Ainda não existem previsões para a receita de 2016. O orçamento elaborado pela equipe da Prefeitura e aprovado na Câmara, em vigor desde o dia 1º, tem correção da ordem de 2,89%, isto é, menos que a inflação apurada no período, de 10,7%. 
Em função da entrada do açúcar na composição do ICMS dos municípios produtores, ocorrida em 2014, o coeficiente que estabelece o tamanho da cota de Lençóis Paulista aumentou 8% de 2015 para 2016. “Agora temos de torcer para que o Estado de São Paulo também tenha uma boa arrecadação do ICMS para que isso se reflita bem em nossa receita – disse Júlio Gonçalves, que espera para 2017 um novo aumento no coeficiente, pois naquele ano o índice será composto pela soma dos números de 2014 e 2015. Para 2016 entraram os dados de 2013, quando o açúcar ainda não tinha peso no índice” – disse.
NACIONAL
A crise dos municípios é nacional, pois deriva da baixa de arrecadação e demais problemas econômicos embutidos nas arrecadações federal e estadual. Todos reclamam da queda dos repasses e também nas transferências inter-governos. O presidente da Confederação Nacional dos Municipios, Paulo Ziulkoski, disse que as prefeituras sofrem com o corte dos repasses já programados pela União. “A despesa no município é diferente daquela da União porque é incomprimível. Não pode deixar de dar merenda escolar, tirar o lixo da rua ou fornecer remédio. Não pode fazer o que a União está fazendo: não pagar ninguém, atrasar programas” – disse. 
RECEBIMENTO DE IMPOSTOS 
Júlio Gonçalves disse que “aumentou um pouco” a arrecadação de dezembro, através do comparecimento de contribuintes que procuraram a Prefeitura para pagar impostos atrasados, aproveitando o desconto de 90% de multa, juros e honorários advocatícios. “Ainda não temos o valor arrecadado, mas sabemos que não é no nível de resolver os problemas do municípios” – disse. 

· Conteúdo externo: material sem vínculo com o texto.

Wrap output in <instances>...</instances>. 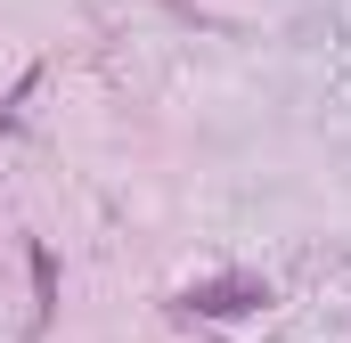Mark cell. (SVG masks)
<instances>
[{"mask_svg": "<svg viewBox=\"0 0 351 343\" xmlns=\"http://www.w3.org/2000/svg\"><path fill=\"white\" fill-rule=\"evenodd\" d=\"M262 303H269L262 278H204V286H188V294H180V311H188V319H237V311H262Z\"/></svg>", "mask_w": 351, "mask_h": 343, "instance_id": "1", "label": "cell"}, {"mask_svg": "<svg viewBox=\"0 0 351 343\" xmlns=\"http://www.w3.org/2000/svg\"><path fill=\"white\" fill-rule=\"evenodd\" d=\"M33 319H41V327L58 319V254H49V246H33Z\"/></svg>", "mask_w": 351, "mask_h": 343, "instance_id": "2", "label": "cell"}]
</instances>
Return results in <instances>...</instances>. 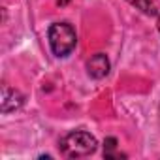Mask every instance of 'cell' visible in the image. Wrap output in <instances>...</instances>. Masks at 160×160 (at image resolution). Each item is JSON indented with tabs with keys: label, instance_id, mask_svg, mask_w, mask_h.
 <instances>
[{
	"label": "cell",
	"instance_id": "5b68a950",
	"mask_svg": "<svg viewBox=\"0 0 160 160\" xmlns=\"http://www.w3.org/2000/svg\"><path fill=\"white\" fill-rule=\"evenodd\" d=\"M128 2H130L136 10L143 12L145 15H156V13H158V10H156V6H154L152 0H128Z\"/></svg>",
	"mask_w": 160,
	"mask_h": 160
},
{
	"label": "cell",
	"instance_id": "ba28073f",
	"mask_svg": "<svg viewBox=\"0 0 160 160\" xmlns=\"http://www.w3.org/2000/svg\"><path fill=\"white\" fill-rule=\"evenodd\" d=\"M156 27H158V32H160V19H158V23H156Z\"/></svg>",
	"mask_w": 160,
	"mask_h": 160
},
{
	"label": "cell",
	"instance_id": "277c9868",
	"mask_svg": "<svg viewBox=\"0 0 160 160\" xmlns=\"http://www.w3.org/2000/svg\"><path fill=\"white\" fill-rule=\"evenodd\" d=\"M25 98L19 91L15 89H10V87H4L2 89V113H10V111H15L23 106Z\"/></svg>",
	"mask_w": 160,
	"mask_h": 160
},
{
	"label": "cell",
	"instance_id": "6da1fadb",
	"mask_svg": "<svg viewBox=\"0 0 160 160\" xmlns=\"http://www.w3.org/2000/svg\"><path fill=\"white\" fill-rule=\"evenodd\" d=\"M96 138L91 136L89 132L85 130H75V132H70L68 136L62 138L60 141V149L66 156L70 158H83V156H89L96 151Z\"/></svg>",
	"mask_w": 160,
	"mask_h": 160
},
{
	"label": "cell",
	"instance_id": "52a82bcc",
	"mask_svg": "<svg viewBox=\"0 0 160 160\" xmlns=\"http://www.w3.org/2000/svg\"><path fill=\"white\" fill-rule=\"evenodd\" d=\"M55 2H57V4H58V6H66V4H68V2H70V0H55Z\"/></svg>",
	"mask_w": 160,
	"mask_h": 160
},
{
	"label": "cell",
	"instance_id": "3957f363",
	"mask_svg": "<svg viewBox=\"0 0 160 160\" xmlns=\"http://www.w3.org/2000/svg\"><path fill=\"white\" fill-rule=\"evenodd\" d=\"M87 73L92 79H102L109 73V58L104 53H96L87 60Z\"/></svg>",
	"mask_w": 160,
	"mask_h": 160
},
{
	"label": "cell",
	"instance_id": "8992f818",
	"mask_svg": "<svg viewBox=\"0 0 160 160\" xmlns=\"http://www.w3.org/2000/svg\"><path fill=\"white\" fill-rule=\"evenodd\" d=\"M104 156L106 158H122L124 154L117 152V139L115 138H108L104 141Z\"/></svg>",
	"mask_w": 160,
	"mask_h": 160
},
{
	"label": "cell",
	"instance_id": "7a4b0ae2",
	"mask_svg": "<svg viewBox=\"0 0 160 160\" xmlns=\"http://www.w3.org/2000/svg\"><path fill=\"white\" fill-rule=\"evenodd\" d=\"M47 38H49L51 51L57 57H68L73 51L75 43H77L75 30L68 23H55V25H51L49 32H47Z\"/></svg>",
	"mask_w": 160,
	"mask_h": 160
}]
</instances>
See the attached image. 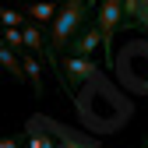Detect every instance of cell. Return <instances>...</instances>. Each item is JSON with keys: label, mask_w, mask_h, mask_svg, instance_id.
<instances>
[{"label": "cell", "mask_w": 148, "mask_h": 148, "mask_svg": "<svg viewBox=\"0 0 148 148\" xmlns=\"http://www.w3.org/2000/svg\"><path fill=\"white\" fill-rule=\"evenodd\" d=\"M88 18H92V4L88 0H67V4L60 7V18L49 25V49H53V57L64 53V49H71V42L92 25Z\"/></svg>", "instance_id": "cell-1"}, {"label": "cell", "mask_w": 148, "mask_h": 148, "mask_svg": "<svg viewBox=\"0 0 148 148\" xmlns=\"http://www.w3.org/2000/svg\"><path fill=\"white\" fill-rule=\"evenodd\" d=\"M95 14H99V28H102V39H106V67H116V57H113V35L116 28H127V14H123V4L120 0H102L95 4Z\"/></svg>", "instance_id": "cell-2"}, {"label": "cell", "mask_w": 148, "mask_h": 148, "mask_svg": "<svg viewBox=\"0 0 148 148\" xmlns=\"http://www.w3.org/2000/svg\"><path fill=\"white\" fill-rule=\"evenodd\" d=\"M95 78V64L92 60H81V57H67L64 67H60V88L67 92V95H74V88L85 85Z\"/></svg>", "instance_id": "cell-3"}, {"label": "cell", "mask_w": 148, "mask_h": 148, "mask_svg": "<svg viewBox=\"0 0 148 148\" xmlns=\"http://www.w3.org/2000/svg\"><path fill=\"white\" fill-rule=\"evenodd\" d=\"M99 46H106V39H102V28H99V25H88V28L78 35V39L71 42V49H67V53H71V57H81V60H88V57H92V53H95Z\"/></svg>", "instance_id": "cell-4"}, {"label": "cell", "mask_w": 148, "mask_h": 148, "mask_svg": "<svg viewBox=\"0 0 148 148\" xmlns=\"http://www.w3.org/2000/svg\"><path fill=\"white\" fill-rule=\"evenodd\" d=\"M123 14H127V28L148 32V0H123Z\"/></svg>", "instance_id": "cell-5"}, {"label": "cell", "mask_w": 148, "mask_h": 148, "mask_svg": "<svg viewBox=\"0 0 148 148\" xmlns=\"http://www.w3.org/2000/svg\"><path fill=\"white\" fill-rule=\"evenodd\" d=\"M0 64H4V71L11 74L14 81H28V74H25V64H21V57H18L14 49H7V46H0Z\"/></svg>", "instance_id": "cell-6"}, {"label": "cell", "mask_w": 148, "mask_h": 148, "mask_svg": "<svg viewBox=\"0 0 148 148\" xmlns=\"http://www.w3.org/2000/svg\"><path fill=\"white\" fill-rule=\"evenodd\" d=\"M21 64H25V74H28V85L35 88V99H42V64L35 60L32 53H25Z\"/></svg>", "instance_id": "cell-7"}, {"label": "cell", "mask_w": 148, "mask_h": 148, "mask_svg": "<svg viewBox=\"0 0 148 148\" xmlns=\"http://www.w3.org/2000/svg\"><path fill=\"white\" fill-rule=\"evenodd\" d=\"M60 7H64V4H32L28 14L35 18V21H49V25H53V21L60 18Z\"/></svg>", "instance_id": "cell-8"}, {"label": "cell", "mask_w": 148, "mask_h": 148, "mask_svg": "<svg viewBox=\"0 0 148 148\" xmlns=\"http://www.w3.org/2000/svg\"><path fill=\"white\" fill-rule=\"evenodd\" d=\"M60 148H102V138H74V134H64L60 138Z\"/></svg>", "instance_id": "cell-9"}, {"label": "cell", "mask_w": 148, "mask_h": 148, "mask_svg": "<svg viewBox=\"0 0 148 148\" xmlns=\"http://www.w3.org/2000/svg\"><path fill=\"white\" fill-rule=\"evenodd\" d=\"M4 46L14 49V53H21L25 49V32H18V28H4ZM25 57V53H21Z\"/></svg>", "instance_id": "cell-10"}, {"label": "cell", "mask_w": 148, "mask_h": 148, "mask_svg": "<svg viewBox=\"0 0 148 148\" xmlns=\"http://www.w3.org/2000/svg\"><path fill=\"white\" fill-rule=\"evenodd\" d=\"M0 21H4V28H25V14L21 11H0Z\"/></svg>", "instance_id": "cell-11"}, {"label": "cell", "mask_w": 148, "mask_h": 148, "mask_svg": "<svg viewBox=\"0 0 148 148\" xmlns=\"http://www.w3.org/2000/svg\"><path fill=\"white\" fill-rule=\"evenodd\" d=\"M0 148H21V141H18V138H4V141H0Z\"/></svg>", "instance_id": "cell-12"}, {"label": "cell", "mask_w": 148, "mask_h": 148, "mask_svg": "<svg viewBox=\"0 0 148 148\" xmlns=\"http://www.w3.org/2000/svg\"><path fill=\"white\" fill-rule=\"evenodd\" d=\"M138 148H148V138H145V141H141V145H138Z\"/></svg>", "instance_id": "cell-13"}]
</instances>
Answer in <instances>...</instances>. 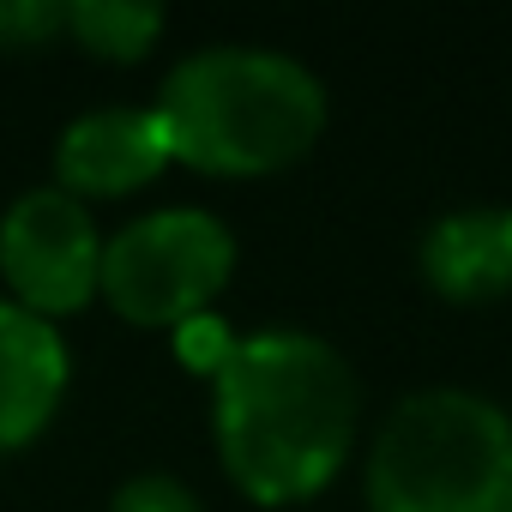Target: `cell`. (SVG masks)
I'll return each instance as SVG.
<instances>
[{
	"label": "cell",
	"mask_w": 512,
	"mask_h": 512,
	"mask_svg": "<svg viewBox=\"0 0 512 512\" xmlns=\"http://www.w3.org/2000/svg\"><path fill=\"white\" fill-rule=\"evenodd\" d=\"M362 434V380L350 356L302 326L241 332L211 380V446L223 476L266 512L302 506L338 482Z\"/></svg>",
	"instance_id": "1"
},
{
	"label": "cell",
	"mask_w": 512,
	"mask_h": 512,
	"mask_svg": "<svg viewBox=\"0 0 512 512\" xmlns=\"http://www.w3.org/2000/svg\"><path fill=\"white\" fill-rule=\"evenodd\" d=\"M151 109L169 133L175 163L211 181L284 175L320 145L332 121L320 73L260 43L193 49L163 73Z\"/></svg>",
	"instance_id": "2"
},
{
	"label": "cell",
	"mask_w": 512,
	"mask_h": 512,
	"mask_svg": "<svg viewBox=\"0 0 512 512\" xmlns=\"http://www.w3.org/2000/svg\"><path fill=\"white\" fill-rule=\"evenodd\" d=\"M368 512H512V410L470 386L404 392L362 464Z\"/></svg>",
	"instance_id": "3"
},
{
	"label": "cell",
	"mask_w": 512,
	"mask_h": 512,
	"mask_svg": "<svg viewBox=\"0 0 512 512\" xmlns=\"http://www.w3.org/2000/svg\"><path fill=\"white\" fill-rule=\"evenodd\" d=\"M235 260L241 241L217 211L157 205L103 241L97 302L139 332H175L193 314L217 308V296L235 278Z\"/></svg>",
	"instance_id": "4"
},
{
	"label": "cell",
	"mask_w": 512,
	"mask_h": 512,
	"mask_svg": "<svg viewBox=\"0 0 512 512\" xmlns=\"http://www.w3.org/2000/svg\"><path fill=\"white\" fill-rule=\"evenodd\" d=\"M103 229L97 211L61 193L55 181L25 187L0 211V284L7 302L31 308L37 320H67L97 302V272H103Z\"/></svg>",
	"instance_id": "5"
},
{
	"label": "cell",
	"mask_w": 512,
	"mask_h": 512,
	"mask_svg": "<svg viewBox=\"0 0 512 512\" xmlns=\"http://www.w3.org/2000/svg\"><path fill=\"white\" fill-rule=\"evenodd\" d=\"M169 169H175V151L151 103L145 109H85L55 139V187L91 211L145 193Z\"/></svg>",
	"instance_id": "6"
},
{
	"label": "cell",
	"mask_w": 512,
	"mask_h": 512,
	"mask_svg": "<svg viewBox=\"0 0 512 512\" xmlns=\"http://www.w3.org/2000/svg\"><path fill=\"white\" fill-rule=\"evenodd\" d=\"M73 386V350L55 320L0 296V458L49 434Z\"/></svg>",
	"instance_id": "7"
},
{
	"label": "cell",
	"mask_w": 512,
	"mask_h": 512,
	"mask_svg": "<svg viewBox=\"0 0 512 512\" xmlns=\"http://www.w3.org/2000/svg\"><path fill=\"white\" fill-rule=\"evenodd\" d=\"M416 272L440 302L482 308L512 296V205H464L422 229Z\"/></svg>",
	"instance_id": "8"
},
{
	"label": "cell",
	"mask_w": 512,
	"mask_h": 512,
	"mask_svg": "<svg viewBox=\"0 0 512 512\" xmlns=\"http://www.w3.org/2000/svg\"><path fill=\"white\" fill-rule=\"evenodd\" d=\"M169 31L163 7H139V0H67V43L85 49L91 61L109 67H139Z\"/></svg>",
	"instance_id": "9"
},
{
	"label": "cell",
	"mask_w": 512,
	"mask_h": 512,
	"mask_svg": "<svg viewBox=\"0 0 512 512\" xmlns=\"http://www.w3.org/2000/svg\"><path fill=\"white\" fill-rule=\"evenodd\" d=\"M169 344H175V362H181L187 374H199V380L211 386V380H217V368H223V362L235 356L241 332H235V326H229V320H223V314L211 308V314H193L187 326H175V338H169Z\"/></svg>",
	"instance_id": "10"
},
{
	"label": "cell",
	"mask_w": 512,
	"mask_h": 512,
	"mask_svg": "<svg viewBox=\"0 0 512 512\" xmlns=\"http://www.w3.org/2000/svg\"><path fill=\"white\" fill-rule=\"evenodd\" d=\"M55 37H67V0H0V49L7 55H31Z\"/></svg>",
	"instance_id": "11"
},
{
	"label": "cell",
	"mask_w": 512,
	"mask_h": 512,
	"mask_svg": "<svg viewBox=\"0 0 512 512\" xmlns=\"http://www.w3.org/2000/svg\"><path fill=\"white\" fill-rule=\"evenodd\" d=\"M109 512H205V500L169 470H139L109 494Z\"/></svg>",
	"instance_id": "12"
}]
</instances>
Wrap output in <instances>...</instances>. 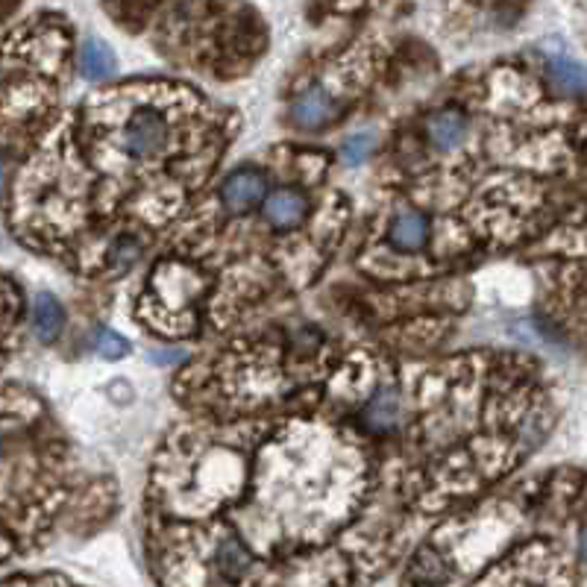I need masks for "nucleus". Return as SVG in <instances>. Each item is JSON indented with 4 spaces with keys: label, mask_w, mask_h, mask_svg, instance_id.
I'll use <instances>...</instances> for the list:
<instances>
[{
    "label": "nucleus",
    "mask_w": 587,
    "mask_h": 587,
    "mask_svg": "<svg viewBox=\"0 0 587 587\" xmlns=\"http://www.w3.org/2000/svg\"><path fill=\"white\" fill-rule=\"evenodd\" d=\"M467 130H470V121L461 109L455 106H447L441 112H435L432 118H426V141L447 153V150H455L464 138H467Z\"/></svg>",
    "instance_id": "20e7f679"
},
{
    "label": "nucleus",
    "mask_w": 587,
    "mask_h": 587,
    "mask_svg": "<svg viewBox=\"0 0 587 587\" xmlns=\"http://www.w3.org/2000/svg\"><path fill=\"white\" fill-rule=\"evenodd\" d=\"M429 235H432V221L423 215V212H400L394 221H391V247L400 250V253H420L426 250L429 244Z\"/></svg>",
    "instance_id": "423d86ee"
},
{
    "label": "nucleus",
    "mask_w": 587,
    "mask_h": 587,
    "mask_svg": "<svg viewBox=\"0 0 587 587\" xmlns=\"http://www.w3.org/2000/svg\"><path fill=\"white\" fill-rule=\"evenodd\" d=\"M80 65H83V74L89 80H103L115 71V56L109 53V47H103L100 42H86L83 53H80Z\"/></svg>",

A partir de agora, aqueles que não tiveram condições de liquidar os seus débitos até dezembro, poderão parcela-los em até 24 meses, conforme o estabelecido na Lei Municipal nº 4802, de 2/12/2015. As dívidas parceladas em até 12 meses terão desconto de 70% de juros, multas e honorários advocatícios. Os que parcelarem entre 13 e 24 meses, gozarão do desconto de 50%. De acordo com a lei, os interessados têm até o final de fevereiro para fazer a negociação.